One can use gprof-helper.c to have gprof measure multi-thread performance to see overhead.

See inside of gprof-helper.c:

do:

1) gcc -shared -fPIC gprof-helper.c -o gprof-helper.so -lpthread -ldl

2) (e.g.) LD_PRELOAD=./gprof-helper.so grmhd 4 1 1 1


Note that both gprof and pfmon or any performance timer will slow down code.  Remove -pg from makefile to avoid slowdown as well.

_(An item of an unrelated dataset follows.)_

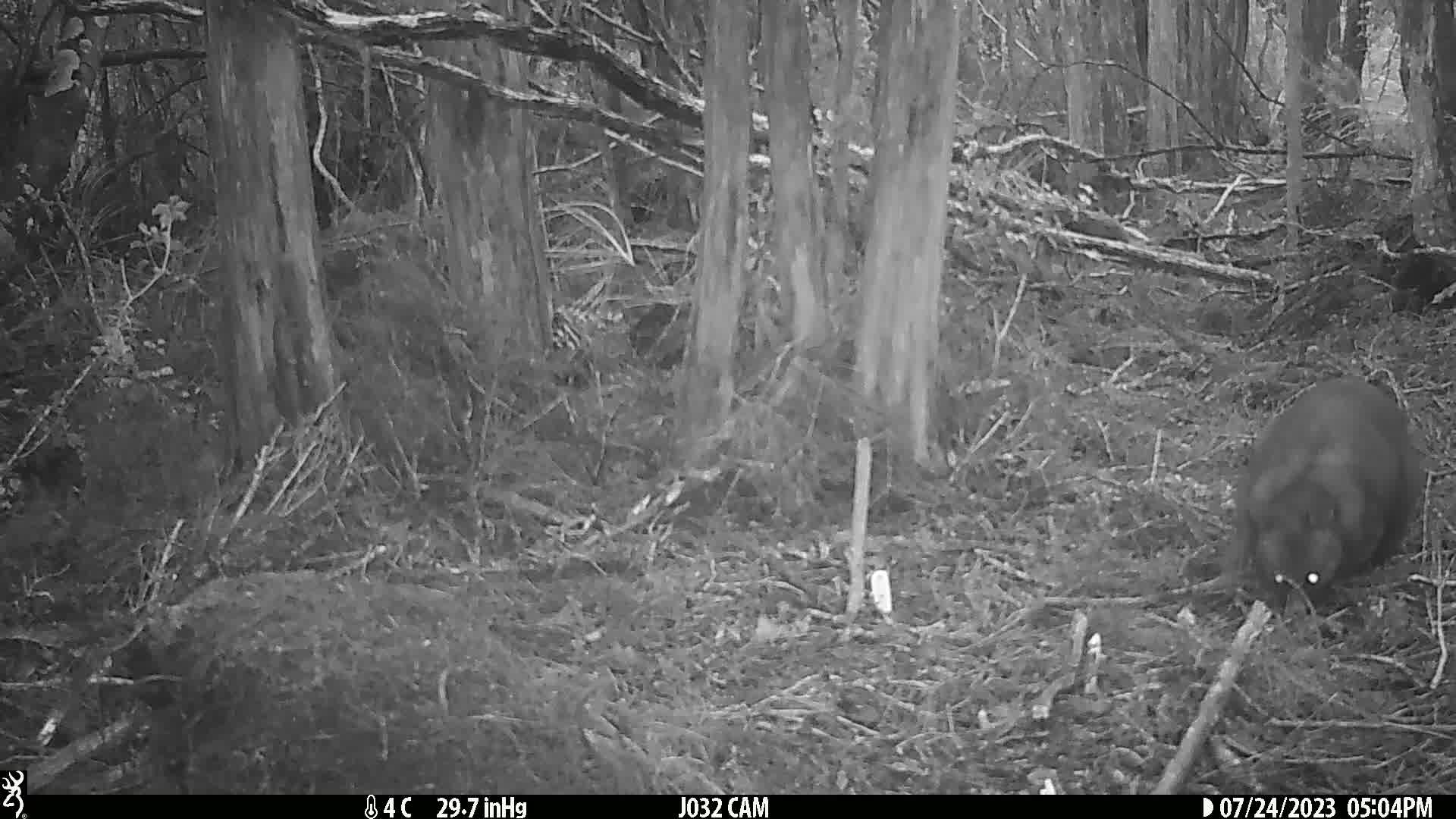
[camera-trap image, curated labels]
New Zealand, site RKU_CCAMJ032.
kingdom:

If not using the SIMD (single instruction, multiple data), or SSE type operations (which automatically are tried if using most compilers with optimizations), then roughly:

CPU

cycles | operation or procedure

---------------------------------------------

1          addition, subtraction, comparison

2          fabs

3          abs

4          multiplication

10         division, modulus

20         sqrt

50         exp

60         sin, cos, tan

80         asin, acos, atan

100        pow

10         Miss L1 cache

50         Miss L2 cache if L3 cache present

150        Branch misprediction

200        Miss L3 cache or miss L2 cache if no L3 cache present

200-1000+  Page fault


Also, note that there are more than just math operations to worry about.  Another rule of thumb is that:


page fault >>>>>> cache miss >> branch mistaken >> dependency chain >> non-sse-sqrt, division, and modulus > sse-sqrt etc. > everything else


with ">>" being much greater than (as in 3-20 times).

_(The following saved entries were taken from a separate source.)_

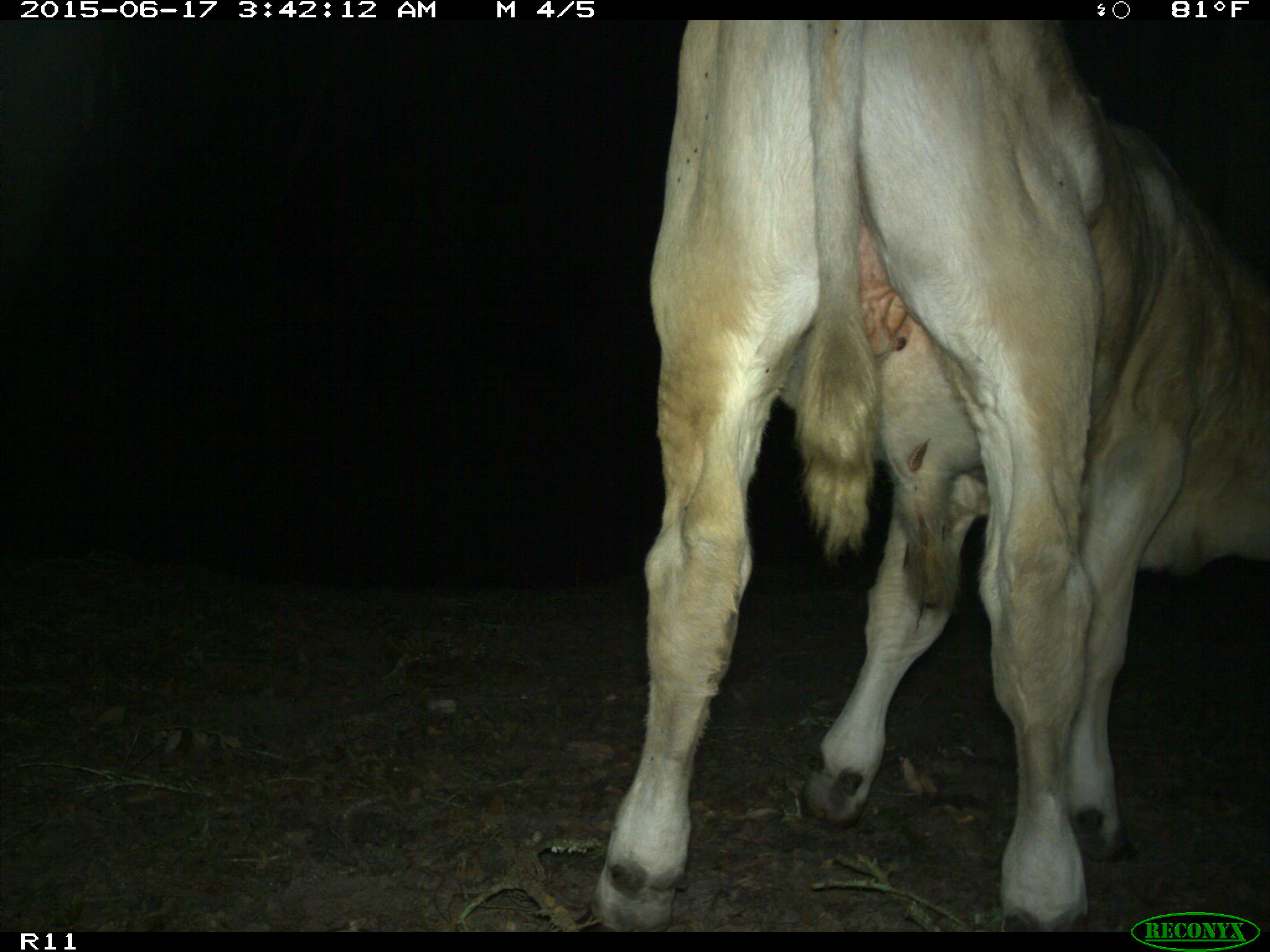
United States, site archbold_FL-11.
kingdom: Animalia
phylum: Chordata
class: Mammalia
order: Artiodactyla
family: Bovidae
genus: Bos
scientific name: Bos taurus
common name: domestic cow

To get size of code's array elements:


Use program "nm" to list objects and symbols, or use objdump -axfhp

Use "nm -S --size-sort" to list by memory size


To check global symbol sizes use:

nm -S --size-sort grmhd

or:  objdump -axfhp grmhd


e.g. to check total size used do:

1) nm -S --size-sort grmhd | awk '{print $2}' > list.grmhd.sizes.txt

2) total=0

3) for fil in `cat list.grmhd.sizes.txt` ; do total=$(($total+0x$fil)) ; done

4) echo $total

Now take that number and divide by N1M*N2M*N3M and that's approximate per zone bytes used  (must include boundary cells)


Seems to be about 1250 elements/zone


Checking FLOPS with papi

http://www.cisl.ucar.edu/css/staff/rory/papi/flops.html


with perfmon2 (pfmon):

pfmon --show-time -e FP_COMP_OPS_EXE ./grmhd.makedir.testpfmon_simple 1 1 1

Note that X87_OPS_RETIRED:any doesn't seem to make sense

Then take resulting number and divide by the number of seconds for running the code WITHOUT pfmon!  That's FLOPS.

I get about 580MFLOPS  per core \sim 0.6GFLOPS per core

Theoretical maximum is about 5.4GFLOPS, so I'm about 10% efficient with FPU

This shows that I'm memory limited


When using new code with macrofied arrays and TIMEORDER==2 and RK2 but still with PARALINE, I get 0.7GFLOPS since more focused on inversion than memory accesses.